TASK ITEM: Transcribe precisely, and only, the lines beginning at the line containing "order: Rodentia" and ending at the final line of the material below.
__________
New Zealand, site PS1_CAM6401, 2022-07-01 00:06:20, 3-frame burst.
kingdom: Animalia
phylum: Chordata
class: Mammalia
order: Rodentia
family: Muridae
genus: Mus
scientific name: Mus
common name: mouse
__________
SOLUTION:
order: Rodentia
family: Muridae
genus: Mus
scientific name: Mus
common name: mouse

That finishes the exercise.